▶ _Text excerpt_
** start **

Not that I wanted a horde of spastic metalheads kicking me in the head, but if there is one tale of musical theater well-suited for a good, strong arterial spray, it’s that of the Demon Barber.

Fortunately, it turns out there are a good many ways to make a play violent and disturbing without literally drenching your audience in red food coloring.

First, get yourself a creepily intense lead. Glenn Guhr, in the title role at Lakewood Playhouse, has this locked down. When you walk in the front door (I know you will, because I’m going to tell you to before this article is through, and I’m pretty convincing) take a look at his headshot. It’s impossible not to, because his steely stare is already burning a hole in the side of your head.

Then, if you’re trying to impart violence and disturb upon a production without going totally GWAR, choreograph your razor-wielding, occasionally blood-stained chorus through every available aisle. Make sure your audience is right up next to them. Eye-contact close. Crazy eyes swinging barber tools up on a stage is one thing. Right next to your face is quite another. Lakewood Playhouse obviously realizes this.

Then think back to your design professor’s lecture on how not to light actors. Remember when he said “never use green on skin, your cast will look sickly?” Turns out sickly is just the ticket for murder, mayhem and unwitting cannibalism.

Toss in a slow fade to red as the implacable urge to kill rises. Maybe a screeching, startling sound effect at every death.

** end **

▶ _Task A_
Decide whether each statement agrees with the Demon Barber review, answering yes or no and quoting the words that settle it: (i) Glenn Guhr plays the title role at Lakewood Playhouse; (ii) the chorus stays up on the stage; (iii) the design professor recommended green light on skin.
▶ _Task B_
Turn the paragraph of the Demon Barber review that opens "Then, if you're trying to impart violence" into a short bulleted list that keeps its main points.
▶ _Task C_
Pick up the Demon Barber review after its final sentence and keep writing.
The material that follows has no connection to the Demon Barber review.

▶ _Recorded information_

** start **

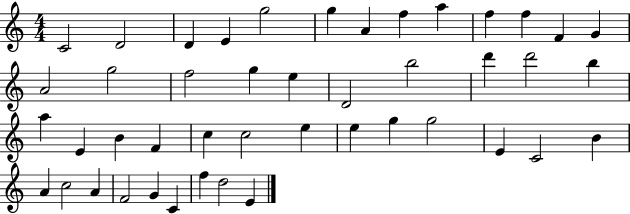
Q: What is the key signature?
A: C major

** end **

▶ _Task answer A_
(i) Yes: "Glenn Guhr, in the title role at Lakewood Playhouse, has this locked down."
(ii) No: "choreograph your razor-wielding, occasionally blood-stained chorus through every available aisle."
(iii) No: "never use green on skin, your cast will look sickly"

▶ _Task answer B_
- To make a production violent and disturbing without going overboard, send the razor-wielding, sometimes blood-stained chorus through every aisle.
- Keep the audience close enough for eye contact.
- Wild-eyed performers swinging barber tools feel far more threatening beside your face than up on a stage.
- Lakewood Playhouse clearly understands this.

▶ _Task answer C_
I didn’t think all this stuff up. But then, I don’t direct, produce or design plays. Fortunately the creative team at Lakewood has you covered.

A show like Sweeney Todd can be risky for a small theater. Not “sex with a goat” risky, but there are degrees of risk. There are the technical demands of killing many, many people via throat-slash and dropping them through a tunnel.

Also, working with a play by Stephen Sondheim, you need a cast that can sing three different sets of lyrics with three different melodies and rhythms all at the same time. On this point the Lakewood Playhouse production falls down a bit — aside from certain singers just not being as good as others, the lack of microphones makes mixing troublesome when members of the cast are stacked at different distances and altitudes

Mostly, though, the thing is dark … in case you didn’t get that from references to throat-slashing and arterial spray. Community theater’s bread and butter are perky classics. In 2010 we saw H.M.S. Pinafore on the Lakewood stage. TMP just closed Hello Dolly, and TLT a show of Patsy Cline tunes. Material like Sweeney Todd, while popular at the professional level, is often relegated to Halloween slots.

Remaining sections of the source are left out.